I am under the covers
waiting for the heat to come up
with a gurgle and hiss
and the banging of the water hammer
that will frighten the cold out of the room.
And I am listening to a blues singer
named Precious Bryant
singing a song called “Fool Me Good.”
If you don’t love me, baby, she sings,
would you please try to fool me good?
I am also stroking the dog’s head
and writing down these words,
which means that I am calmly flying
in the face of the Buddhist advice
to do only one thing at a time.
Just pour the tea,
just look into the eye of the flower,
just sing the song—
one thing at a time
and you will achieve serenity,
which is what I would love to do
as the fan-blades of the morning begin to turn.
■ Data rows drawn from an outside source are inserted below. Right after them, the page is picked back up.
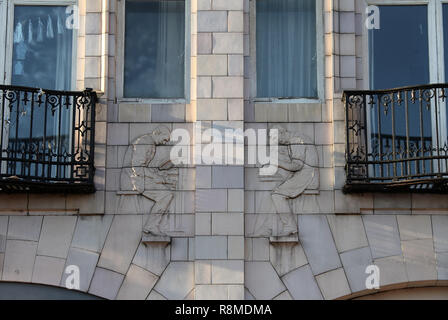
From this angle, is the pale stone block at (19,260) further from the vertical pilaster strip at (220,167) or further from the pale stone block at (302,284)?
the pale stone block at (302,284)

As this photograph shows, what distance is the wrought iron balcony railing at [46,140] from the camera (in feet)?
48.5

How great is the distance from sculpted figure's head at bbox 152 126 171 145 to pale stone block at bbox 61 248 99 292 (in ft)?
6.06

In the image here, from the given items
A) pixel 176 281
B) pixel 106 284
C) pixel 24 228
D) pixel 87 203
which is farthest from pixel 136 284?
pixel 24 228

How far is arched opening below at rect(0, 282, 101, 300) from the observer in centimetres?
1482

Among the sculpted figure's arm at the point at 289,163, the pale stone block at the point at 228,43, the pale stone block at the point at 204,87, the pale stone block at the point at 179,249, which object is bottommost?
the pale stone block at the point at 179,249

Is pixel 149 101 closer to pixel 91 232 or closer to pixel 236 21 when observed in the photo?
pixel 236 21

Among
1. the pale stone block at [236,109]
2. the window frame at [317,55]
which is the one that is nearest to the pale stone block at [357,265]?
the window frame at [317,55]

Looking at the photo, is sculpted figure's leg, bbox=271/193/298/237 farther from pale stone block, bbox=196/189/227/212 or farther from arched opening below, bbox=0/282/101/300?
arched opening below, bbox=0/282/101/300

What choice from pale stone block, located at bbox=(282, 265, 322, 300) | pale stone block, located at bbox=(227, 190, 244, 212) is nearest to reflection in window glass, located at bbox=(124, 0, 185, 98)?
pale stone block, located at bbox=(227, 190, 244, 212)

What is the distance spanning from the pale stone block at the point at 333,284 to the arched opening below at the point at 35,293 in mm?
3243

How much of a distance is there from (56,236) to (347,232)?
162 inches

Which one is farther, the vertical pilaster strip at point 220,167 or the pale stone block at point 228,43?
the pale stone block at point 228,43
If you don’t love me, baby,
she sings
as a day-moon fades in the window
and the hands circle the clock,
would you please try to fool me good?
Yes, Precious, I reply,
I will fool you as good as I can,
but first I have to learn to listen to you
with my whole heart,
and not until you have finished
will I put on my slippers,
squeeze out some toothpaste,
and make a big foamy face in the mirror,
freshly dedicated to doing one thing at a time—
one note at a time for you, darling,
one tooth at a time for me.
Last of the strong sun
on white tiles, stack of white towels,
faint piano melody from downstairs,
and the downpour of hot water on my shoulders.
I lift my face to the nozzle, close my eyes
and see mountains folded
over mountains,
smoke rising from a woodcutter’s hut,
and in the distance, billowing pastel clouds.
It must be China I am beholding
on this early summer evening—
the great sway of rivers,
thousands of birds rising on the wing,
the jade and mulberries of China,
plum blossoms—now the cry of a pheasant.